Isn't that terrible! If you think that's bad, you should go to a Seder sometime and hear all the Jews talking about genocide, slavery, oppression, and segregation all through dinner as prescribed by the Haggadah! 

Brooks doesn't even know he's Jewish any more. In 2015 his Passover column mentioned God parting the Dead Sea (instead of the Red) and denied once again that Exodus is a story of liberation from slavery, and he celebrated by offering Jane Eisner, editor of America's preeminent Jewish newspaper, The Forward, a toasted bagel, in defiance of the Law presented to Moses by the Lord, which commands
“Celebrate the Festival of Unleavened Bread. For seven days eat bread made without yeast, as I commanded you. Do this at the appointed time in the month of Aviv, for in that month you came out of Egypt." (Exodus 34:18)

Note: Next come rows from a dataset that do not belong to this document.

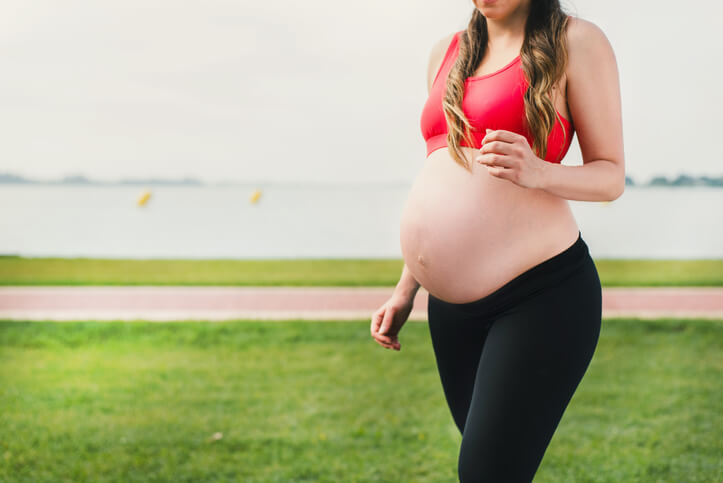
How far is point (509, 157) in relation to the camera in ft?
3.99

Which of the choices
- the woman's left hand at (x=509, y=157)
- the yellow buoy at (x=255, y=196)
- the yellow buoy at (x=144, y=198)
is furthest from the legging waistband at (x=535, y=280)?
the yellow buoy at (x=255, y=196)

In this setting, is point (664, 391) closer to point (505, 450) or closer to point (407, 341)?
point (407, 341)

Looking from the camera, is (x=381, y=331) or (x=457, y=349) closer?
(x=457, y=349)

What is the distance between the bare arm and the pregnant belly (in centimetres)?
11

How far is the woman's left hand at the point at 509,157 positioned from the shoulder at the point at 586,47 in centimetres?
24

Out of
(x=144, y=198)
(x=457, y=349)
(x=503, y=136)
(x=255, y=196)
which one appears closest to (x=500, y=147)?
(x=503, y=136)

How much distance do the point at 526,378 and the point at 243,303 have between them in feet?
19.5

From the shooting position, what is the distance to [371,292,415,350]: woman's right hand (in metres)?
1.71

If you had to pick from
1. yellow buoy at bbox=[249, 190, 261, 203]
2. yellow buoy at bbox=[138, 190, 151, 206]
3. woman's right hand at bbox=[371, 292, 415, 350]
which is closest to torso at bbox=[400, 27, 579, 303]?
woman's right hand at bbox=[371, 292, 415, 350]

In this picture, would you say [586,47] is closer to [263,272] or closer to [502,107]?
[502,107]

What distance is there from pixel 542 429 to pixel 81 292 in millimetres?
7393

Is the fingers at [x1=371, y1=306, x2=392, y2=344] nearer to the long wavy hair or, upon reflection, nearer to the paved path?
the long wavy hair

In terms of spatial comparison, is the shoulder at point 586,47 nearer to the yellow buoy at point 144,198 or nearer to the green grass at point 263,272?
the green grass at point 263,272

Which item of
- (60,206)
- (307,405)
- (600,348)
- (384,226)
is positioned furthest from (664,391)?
(60,206)
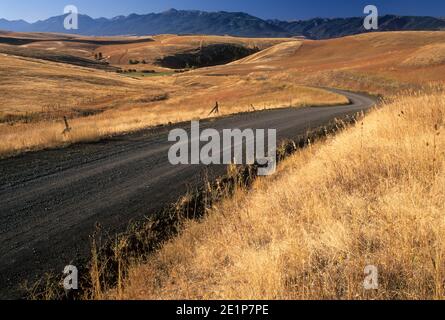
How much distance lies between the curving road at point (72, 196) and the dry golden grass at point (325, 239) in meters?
1.38

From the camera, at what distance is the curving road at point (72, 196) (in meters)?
6.08

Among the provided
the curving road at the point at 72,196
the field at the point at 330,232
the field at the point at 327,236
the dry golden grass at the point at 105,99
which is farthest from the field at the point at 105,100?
the field at the point at 327,236

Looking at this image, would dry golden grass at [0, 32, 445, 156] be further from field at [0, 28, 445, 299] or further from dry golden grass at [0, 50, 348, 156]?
field at [0, 28, 445, 299]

He didn't know what day it was even a couple of days after writing a column about it, though I guess we can conclude that it wasn't a column about Passover at all, but his own personal liberation from the bondage of his own ethnicity, to merge into a completely imaginary conflict-free sea of undifferentiated whitebread Americanitas. While he keeps kvetching and exhorting everybody else to perform these "re-binding" rituals of citizenship kicking around in his head. He's the second, wicked son of the Torah Passover parable:
What does the wicked son say? "What does this drudgery mean to you?" To you and not to him. Since he excludes himself from the community, he has denied a basic principle of Judaism. You should blunt his teeth by saying to him: "It is for the sake of this that Hashem did for me when I left Egypt. For me and not for him. If he was there he would not have been redeemed." 

I know the old Massachusetts colonials liked the trope of the "shining city on a hill", but that doesn't license today's Christian ruling class to appropriate the Exodus story to their own use; still less somebody like Brooks to do it for them.